Jack Caporal – Former Fellow, Scholl Chair in International Business
William O’Neil – Intern, Scholl Chair in International Business
Sean Arrieta-Kenna – Intern, Scholl Chair in International Business
The automobile industry is in the midst of a technology-driven revolution. The industry transition to autonomous, connected, electrified, and shared (ACES) vehicles has the potential to boost technological development and economic activity in the traditional manufacturing cities of the United States, bridging the divide between high-tech innovation hubs and regions historically known for industrial economies.
With the right policy environment, important investments, and effective retooling of existing advantages and relationships, traditional automotive manufacturing clusters can be at the forefront of the technological revolution within the auto industry and seize the growth and employment opportunities that it brings. The Mahoning Valley in northeast Ohio offers a useful case study of economic revitalization through coordinated investment to transform an existing local infrastructure and workforce to the growing electric vehicle (EV) and autonomous vehicle (AV) sectors. Once a hub for steel production, the Mahoning Valley has rebranded itself as “Voltage Valley,” now home to hundreds of new-energy tech startups and one of the largest electric vehicle battery plants in the country.
Due to the massive digitization of today’s cars, vehicle manufacturing should be considered a process that takes place in the physical and digital world. Imaging, robotics, navigation, connectivity, data processing, and artificial intelligence broadly are the building blocks of AVs. The importance of software development, which is increasingly recognized by automakers transitioning to producing smarter vehicles, will lead to the formation of economic clusters in cities like Pittsburgh which focus on critical technology development. Pittsburgh is the home of multiple successful AV startups, many of which are well connected to Carnegie Mellon University, demonstrating the role that higher education can play as a pipeline for emerging industry talent outside of traditional manufacturing hubs.

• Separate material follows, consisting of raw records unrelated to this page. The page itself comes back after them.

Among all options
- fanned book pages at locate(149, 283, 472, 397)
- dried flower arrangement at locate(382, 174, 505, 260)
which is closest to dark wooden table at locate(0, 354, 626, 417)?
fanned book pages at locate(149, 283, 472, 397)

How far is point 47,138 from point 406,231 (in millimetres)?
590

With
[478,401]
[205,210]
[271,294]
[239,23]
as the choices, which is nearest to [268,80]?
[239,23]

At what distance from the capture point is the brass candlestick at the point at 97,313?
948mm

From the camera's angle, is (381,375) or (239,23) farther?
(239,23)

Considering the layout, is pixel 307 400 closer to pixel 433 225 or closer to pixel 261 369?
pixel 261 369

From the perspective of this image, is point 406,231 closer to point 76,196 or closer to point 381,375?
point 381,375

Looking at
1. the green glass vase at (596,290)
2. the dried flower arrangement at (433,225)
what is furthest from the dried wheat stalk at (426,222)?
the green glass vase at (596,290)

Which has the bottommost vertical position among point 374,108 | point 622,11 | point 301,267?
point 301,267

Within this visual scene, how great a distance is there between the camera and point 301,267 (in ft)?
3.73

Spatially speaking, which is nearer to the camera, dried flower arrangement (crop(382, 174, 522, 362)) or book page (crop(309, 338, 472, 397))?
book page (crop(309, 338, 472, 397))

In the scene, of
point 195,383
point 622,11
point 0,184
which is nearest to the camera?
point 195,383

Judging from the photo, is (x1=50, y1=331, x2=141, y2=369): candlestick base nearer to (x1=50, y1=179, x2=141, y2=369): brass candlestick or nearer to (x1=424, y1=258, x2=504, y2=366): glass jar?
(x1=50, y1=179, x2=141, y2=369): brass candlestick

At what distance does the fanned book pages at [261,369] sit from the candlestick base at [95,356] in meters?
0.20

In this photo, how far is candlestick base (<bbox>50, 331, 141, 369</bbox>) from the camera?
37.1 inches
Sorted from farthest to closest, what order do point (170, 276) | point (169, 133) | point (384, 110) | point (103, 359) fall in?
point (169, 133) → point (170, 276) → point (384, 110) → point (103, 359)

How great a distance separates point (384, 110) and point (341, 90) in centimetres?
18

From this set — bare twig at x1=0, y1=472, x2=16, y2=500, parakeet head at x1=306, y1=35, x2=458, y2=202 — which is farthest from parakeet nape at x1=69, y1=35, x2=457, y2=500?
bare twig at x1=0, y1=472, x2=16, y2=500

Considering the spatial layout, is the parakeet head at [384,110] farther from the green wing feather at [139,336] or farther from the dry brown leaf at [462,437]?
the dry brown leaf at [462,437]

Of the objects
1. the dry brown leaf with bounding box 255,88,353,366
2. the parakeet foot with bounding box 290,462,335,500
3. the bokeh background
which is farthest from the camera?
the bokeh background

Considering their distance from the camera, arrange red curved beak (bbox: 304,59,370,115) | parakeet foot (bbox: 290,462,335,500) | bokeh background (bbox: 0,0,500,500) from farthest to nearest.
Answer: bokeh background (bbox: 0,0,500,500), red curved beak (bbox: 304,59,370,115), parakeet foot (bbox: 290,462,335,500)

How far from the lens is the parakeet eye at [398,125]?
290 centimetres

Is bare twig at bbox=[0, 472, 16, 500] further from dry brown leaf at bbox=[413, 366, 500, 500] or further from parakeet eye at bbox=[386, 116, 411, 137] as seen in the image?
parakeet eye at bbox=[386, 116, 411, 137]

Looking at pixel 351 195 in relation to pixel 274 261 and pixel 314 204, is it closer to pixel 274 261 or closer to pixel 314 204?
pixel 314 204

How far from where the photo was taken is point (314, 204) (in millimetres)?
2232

The clustering effects evidenced by the Mahoning Valley and Pittsburgh case studies demonstrate how policymakers can incentivize the scaling of AV development to unlock social benefits. AVs would benefit the general population by improving road safety, ameliorating traffic congestion, and reducing the emission of greenhouse gases and other pollutants. For individuals, AVs offer significant efficiency benefits: increasing access to ridesharing and public transportation, as well as reducing costs and travel time due to the route optimization and traffic management functions of artificial intelligence (AI). While improvements in traffic management and road safety would be immediately tangible, some benefits, like the reduction in emissions and average vehicle miles traveled, would likely become apparent only after a longer period of time.
The benefits of ACES vehicles are broad, especially for cities not traditionally considered technology hubs. However, to fully realize these benefits, the auto industry must work with policymakers and the general public to establish a favorable regulatory environment and build consumer confidence in artificial intelligence and AVs. Full-scale deployment will facilitate the potential of ACES vehicles to bridge the gap between the high-tech hubs and the rest of the United States. Obstacles to broader AV deployment and how to overcome them will be addressed in a forthcoming paper.